Dalam kongres II wage meminta izin untuk memperdengarkan lagu ciptaanya berjudul “Indonesia”. Karena dalam kongres tersebut telah terjadi dua kali insiden dan polisi Belanda mengancam akan mengambil tindakan, gara- gara ada peserta yang menggunakan kata- kata “kemerdekaan”. Maka Sugondo sebagai pimpinan sidang hanya mengizinkan wage memperdengarkan lagunya saja, dan tidak dinyanyikan syairnya, karena Sugondo dalam teks banyak melihat syair yang menyebutkan nama Indonesia, padahal kongres berjalan dengan pengawasan ketat dan dihadiri seorang komisaris polisi Belanda. Suasana hening ketika Sugondo minta perhatian sidang, untuk mendengarkan lagu yang dimainkan dengan biola oleh wage. Itulah lagu “Indonesia” yang kemudian hari dikenal sebagai “Indonesia Raya”. Kongres II itulah yang kemudian melahirkan sumpah imemperdengarkan lagu tersebut untuk pertama kalinya dengan biolanya, hadirin peserta kongres pemuda tertegun dan tepuk tanganpun terdengar disertai seruan- seruan: Bis!, Bis!, Bis!, yang artinya hadirin minta lagu tersebut untuk diulangi. Diluar acara kongres, Sugondo Joyopupito ketua persidangan memberi tahu, bahwa seorang gadis kecil berusia 15 tahun, Dolly anak perempuan Agus Salim yang pada waktu itu menjadi anggota Nationale Islamitische Padvinderej (Natipy) akan menyanyikan lagu ciptaan wage tersebut. Dengan berpakaian pandu (pramuka), gadis kecil itupun ke mimbar dan naik diatas kursi agar dapat terlihat dari belakang, setelah mengambil suara di luar kepala dengan suara lantang tanpa iringan musik menyanyikan lagu “Indonesia”. Hadirin menjadi sangat terpesona dan tergugah rasa kebangsaannya tatkala Doly sampai pada syair yang berbunyi “Indones, Indones, Merdeka, Merdeka? Tanahku negeriku yang kucinta Indones, Indones, Merdeka, Merdeka, Hiduplah Indonesia Raya. Sejak saat itulah lagu “Indonesia” menjadi terkenal dan dihafalkan dan dinyanyikan oleh kaum pergerakan serta murid – murid sekolah di luar sekolah Gubernemen.
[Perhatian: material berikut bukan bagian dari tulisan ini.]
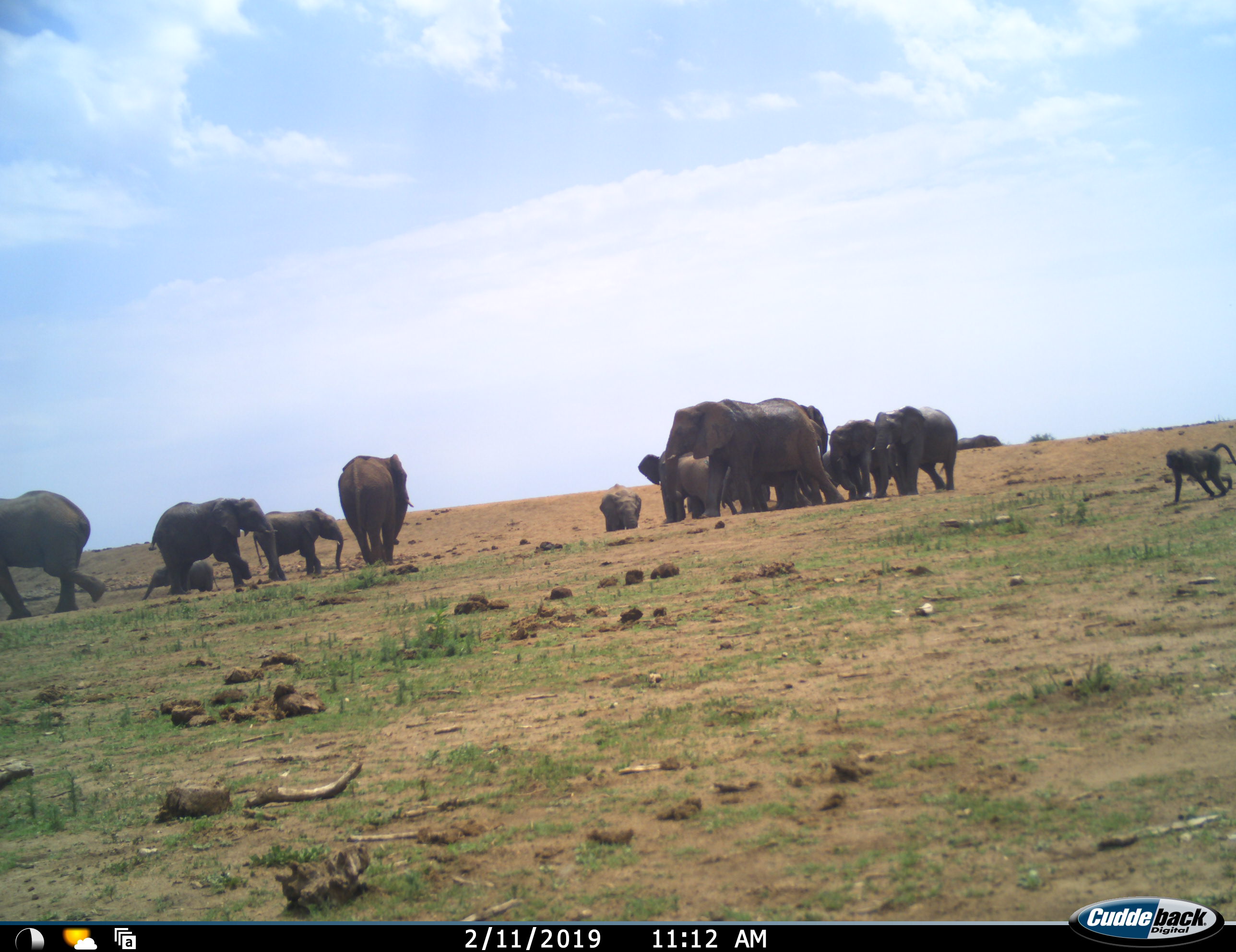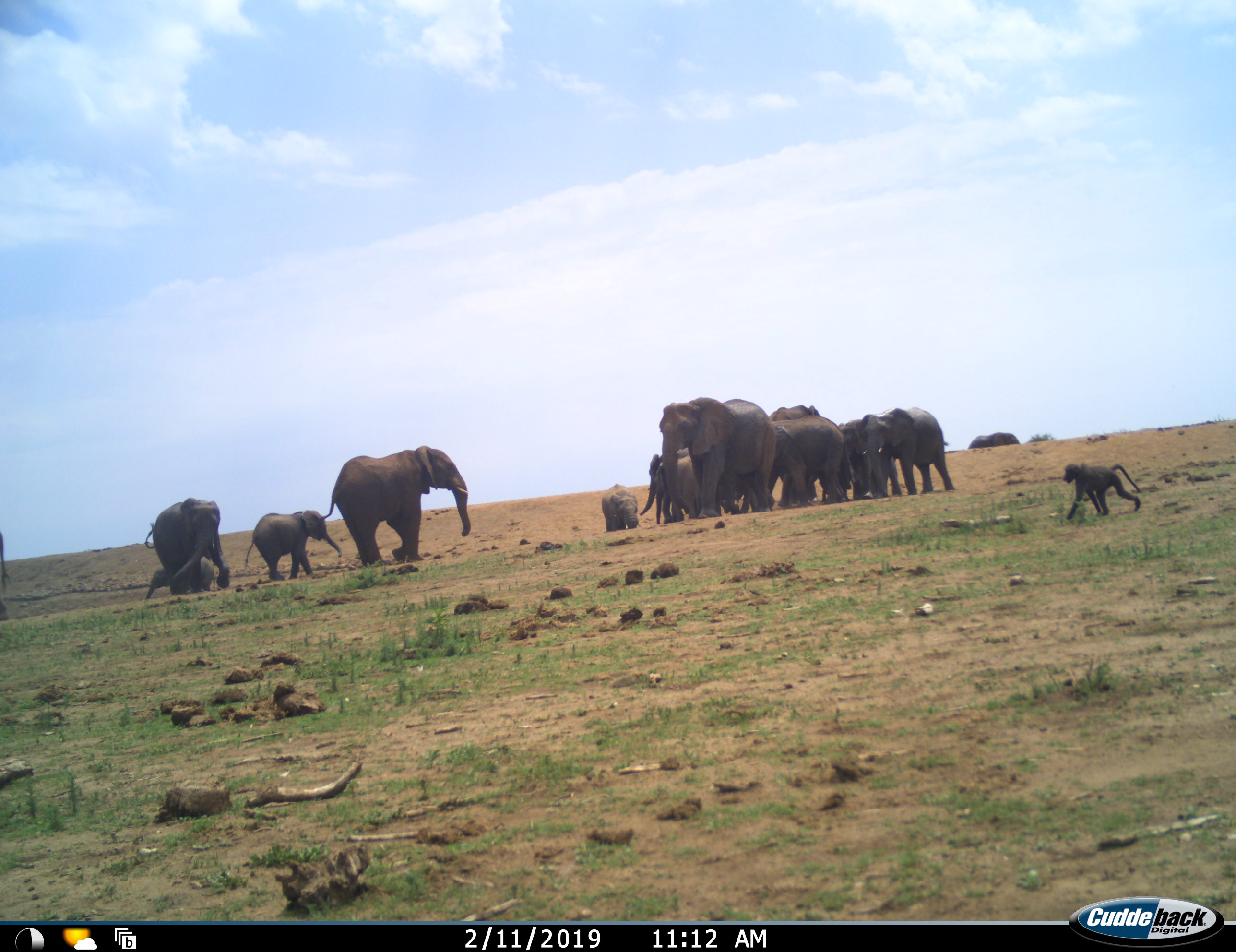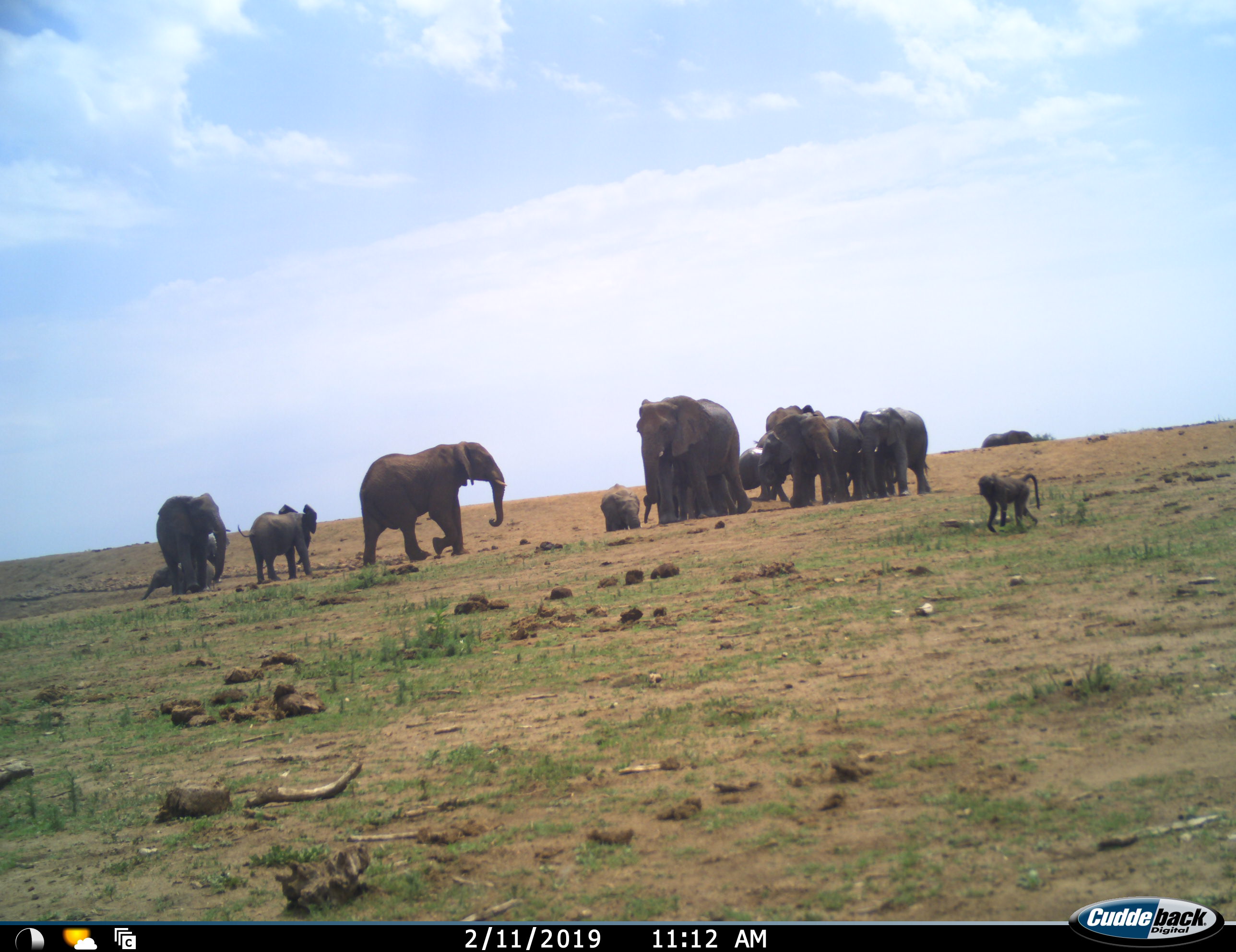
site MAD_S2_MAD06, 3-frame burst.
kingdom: Animalia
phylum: Chordata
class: Mammalia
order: Primates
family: Cercopithecidae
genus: Papio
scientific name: Papio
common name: baboon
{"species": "baboon (Papio)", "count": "1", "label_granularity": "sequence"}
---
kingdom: Animalia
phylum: Chordata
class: Mammalia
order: Proboscidea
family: Elephantidae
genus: Loxodonta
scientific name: Loxodonta africana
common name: african bush elephant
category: elephant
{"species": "elephant (african bush elephant) (Loxodonta africana)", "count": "11-50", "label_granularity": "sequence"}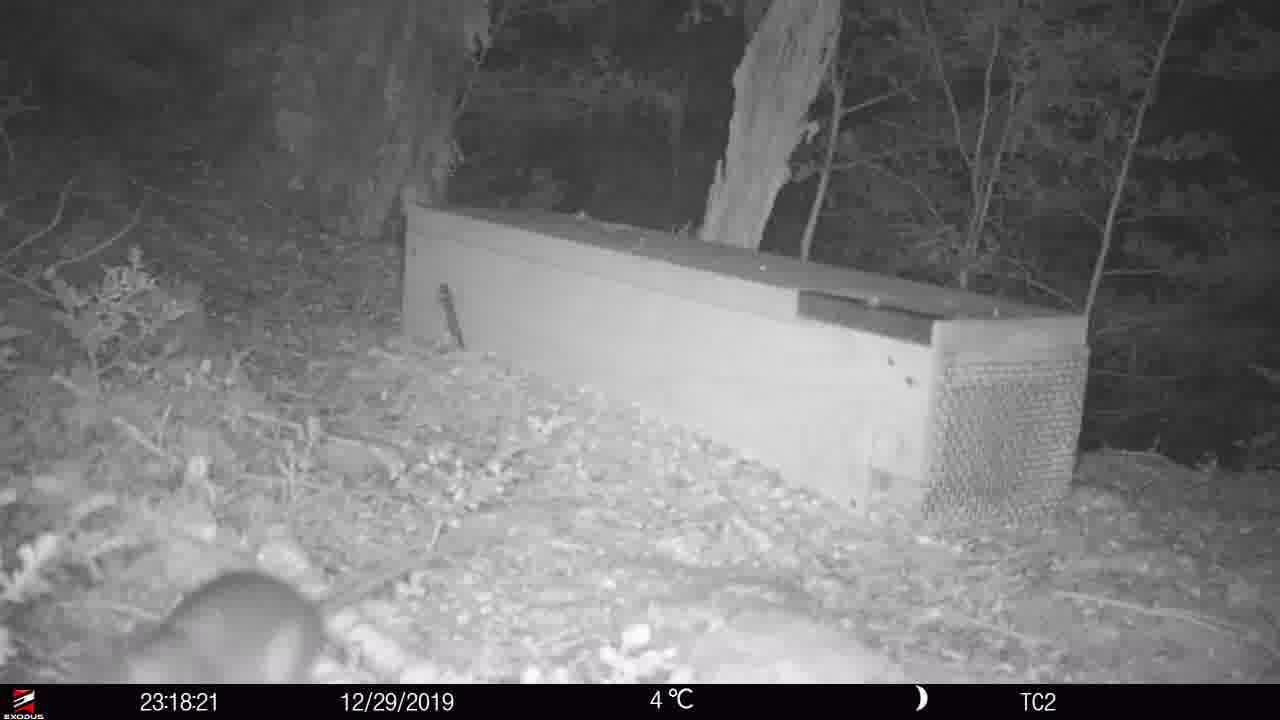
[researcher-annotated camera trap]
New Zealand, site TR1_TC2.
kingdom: Animalia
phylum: Chordata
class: Mammalia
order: Rodentia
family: Muridae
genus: Rattus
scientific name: Rattus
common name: rat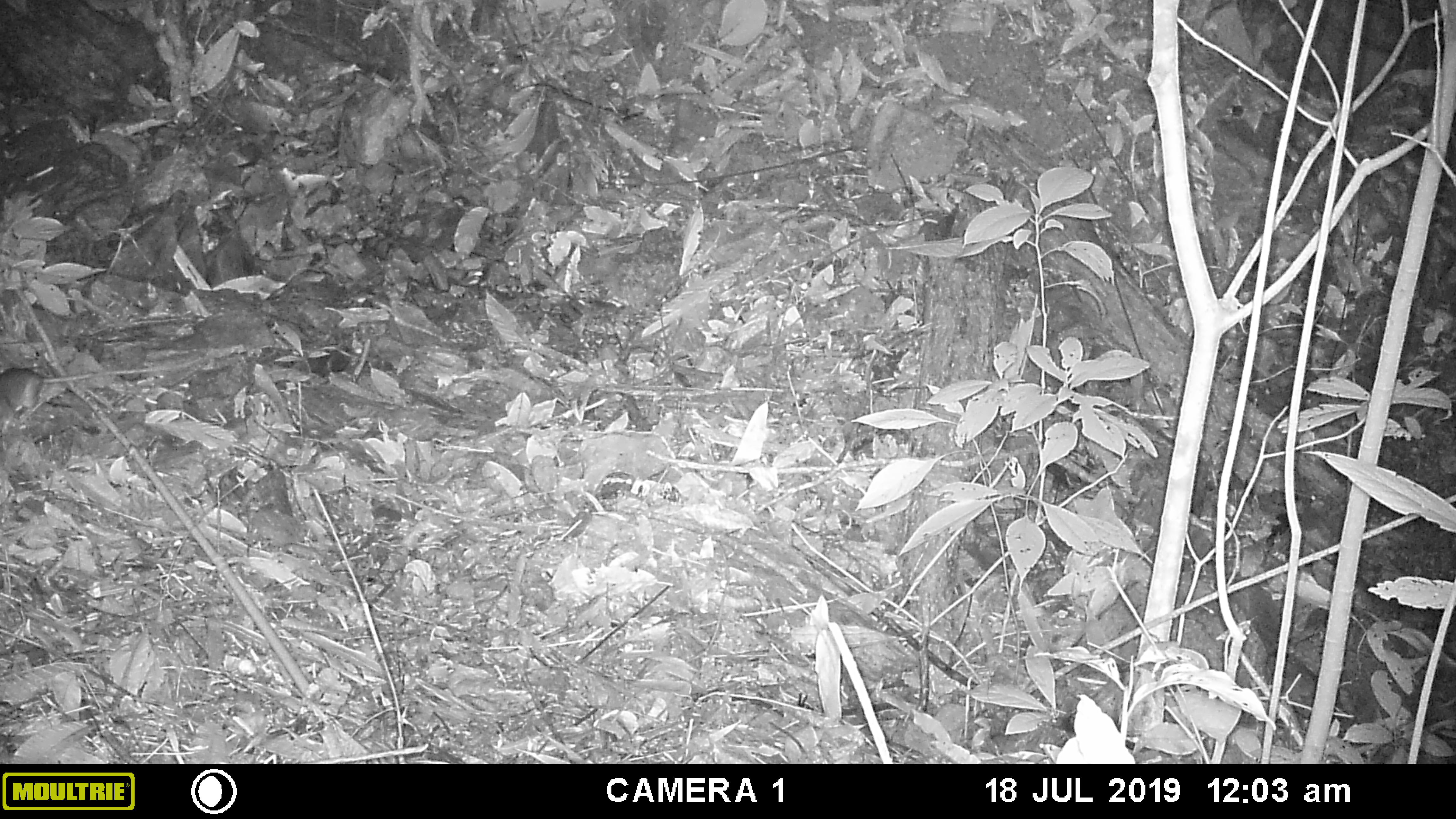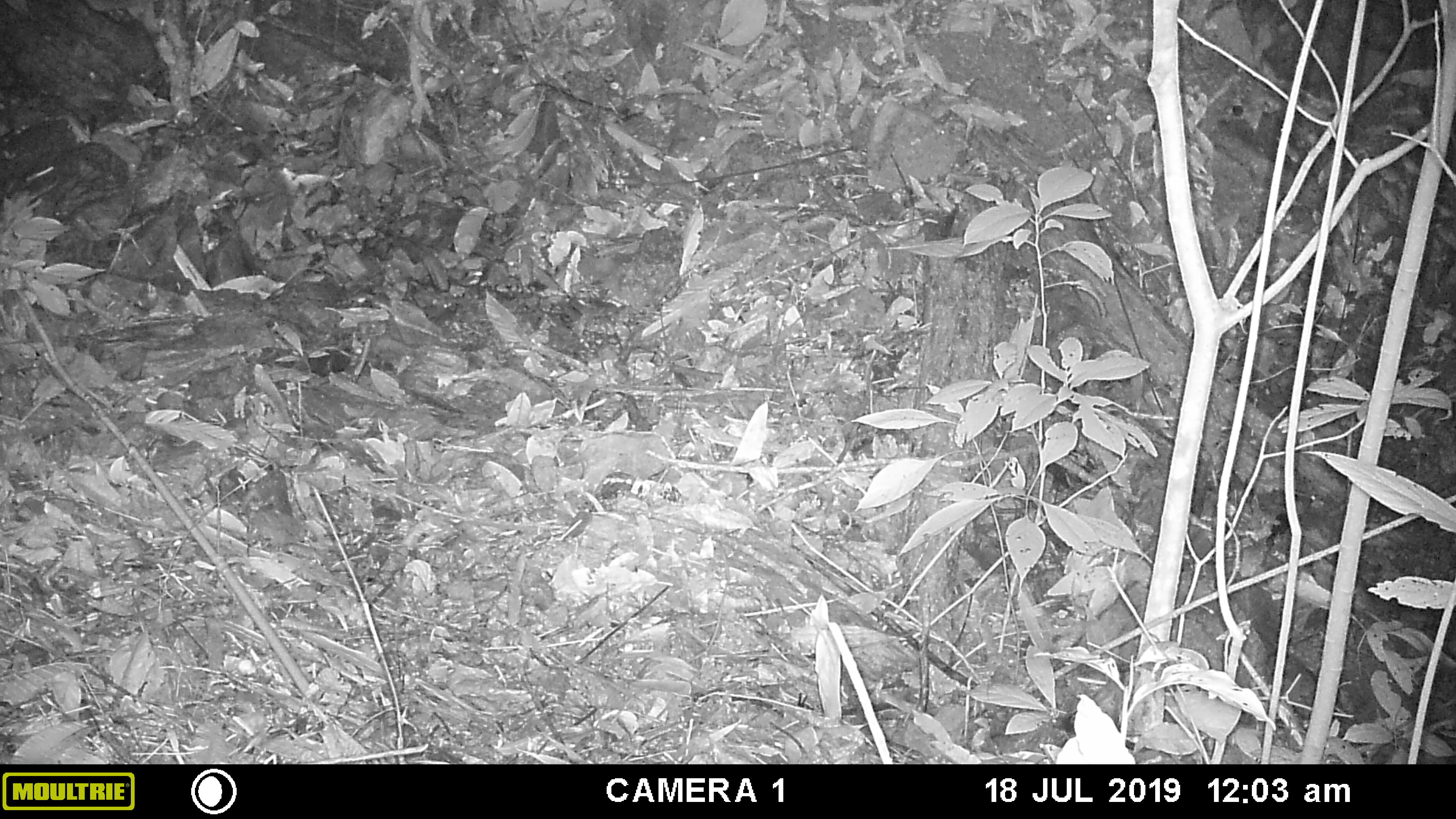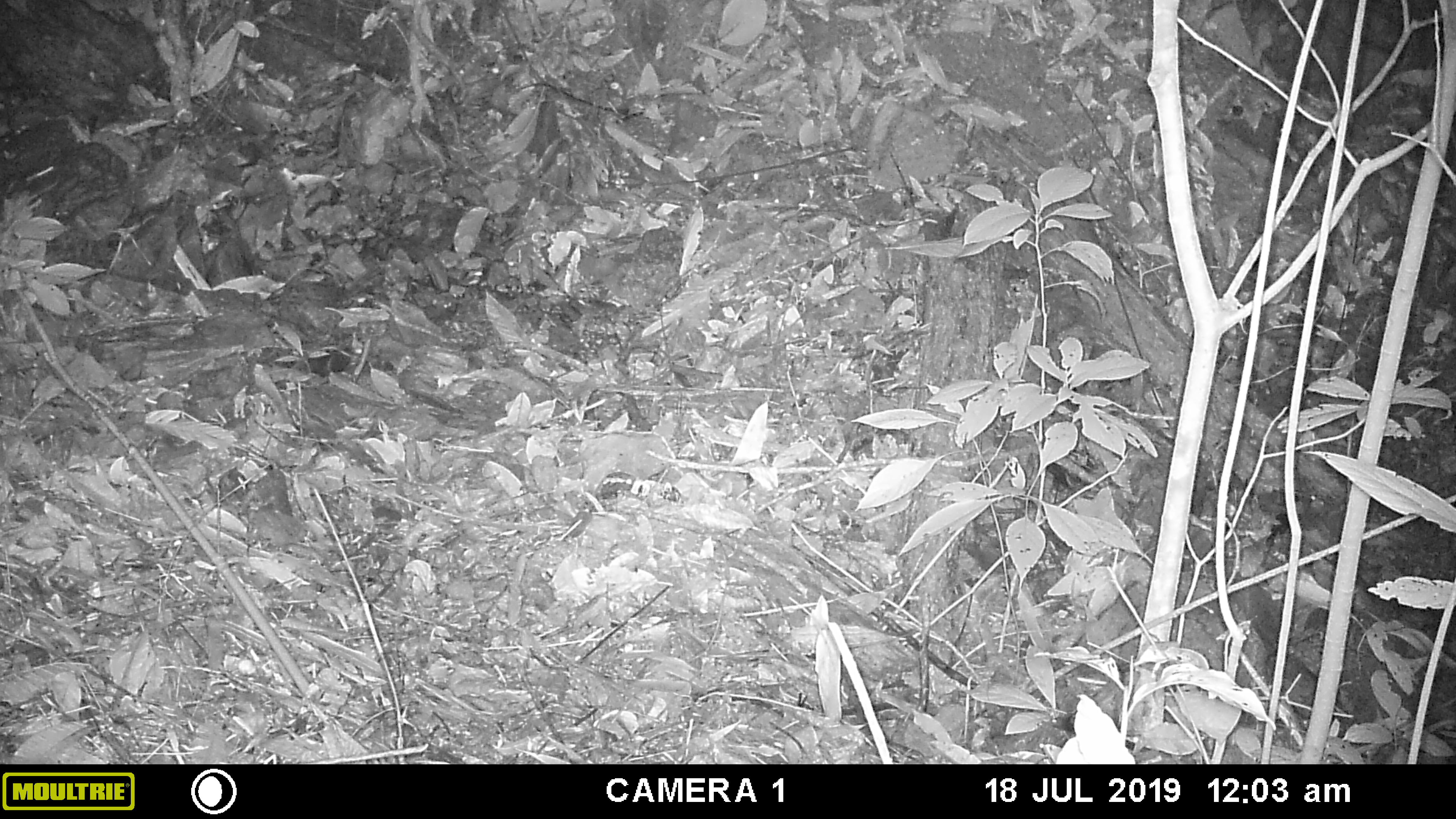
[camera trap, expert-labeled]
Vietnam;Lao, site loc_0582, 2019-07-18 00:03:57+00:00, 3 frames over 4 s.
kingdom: Animalia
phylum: Chordata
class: Mammalia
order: Rodentia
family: Muridae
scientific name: Muridae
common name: old-world mice and rats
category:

Sementara ini harian Sin Po tempat wage bekerja, melihat antusias para pemuda dan kaum pergerakan terhadap lagu tersebut telah mempublikasikannya dalam penerbitan sehingga itupun menjadi tersiar lebih luas. Bahkan karena besarnya perhatian masyarakat, sin Po memperbanyak jumlah cetakannya.
“Dari Barat Sampai Timur”
Sebagai seorang jurnalis nasionalis yang berbakat musik, menyambut pergerakan keras yang meletus tahun 1926, diciptakan sebuah lagu mars berjudul “dari barat sampai timur”. Inilah lagu pertama ciptaan wage yang kemudian hari sangat populer dan banyak dinyanyikan pasukan kita tatkala maju ke medan perang. Lagu ini menurut beberapa orang mirip dengan lagu kebangsaan Perancis “La Marseillaise”.
“Matahari Terbit”
Dalam keadaan melarat serba kekurangan dan tidak mempunyai pekerjaan tetap, wage menjadi sosok yang diawasi ketat oleh PID, karena pada waktu itu pemerintahan Belanda berusaha keras memadamkan api perjuangan yang sudah dikobarkan di kalangan bangsa Indonesia. Oleh karena itu kaum pergerakan diawasi dan dikejar – kejar dan ditekan. Wage ditangkap dan dibawa ke “Hopbiro” atau kantor polisi, diangkut dengan naik sepeda motor bersayap, karena lagunya dicurigai berkaitan dengan jepang, satu kekuatan negara asia menentang kejayaan barat waktu itu. Karena lambang Dai Nippon adalah matahari terbit, sedangkan lagu matahari terbit adalah judul ciptaan seorang seniman yang isinya menggugah segenap bangsa Indonesia untuk segera bangun dari tidurnya, bangkit untuk melihat kemulyaan tanah air.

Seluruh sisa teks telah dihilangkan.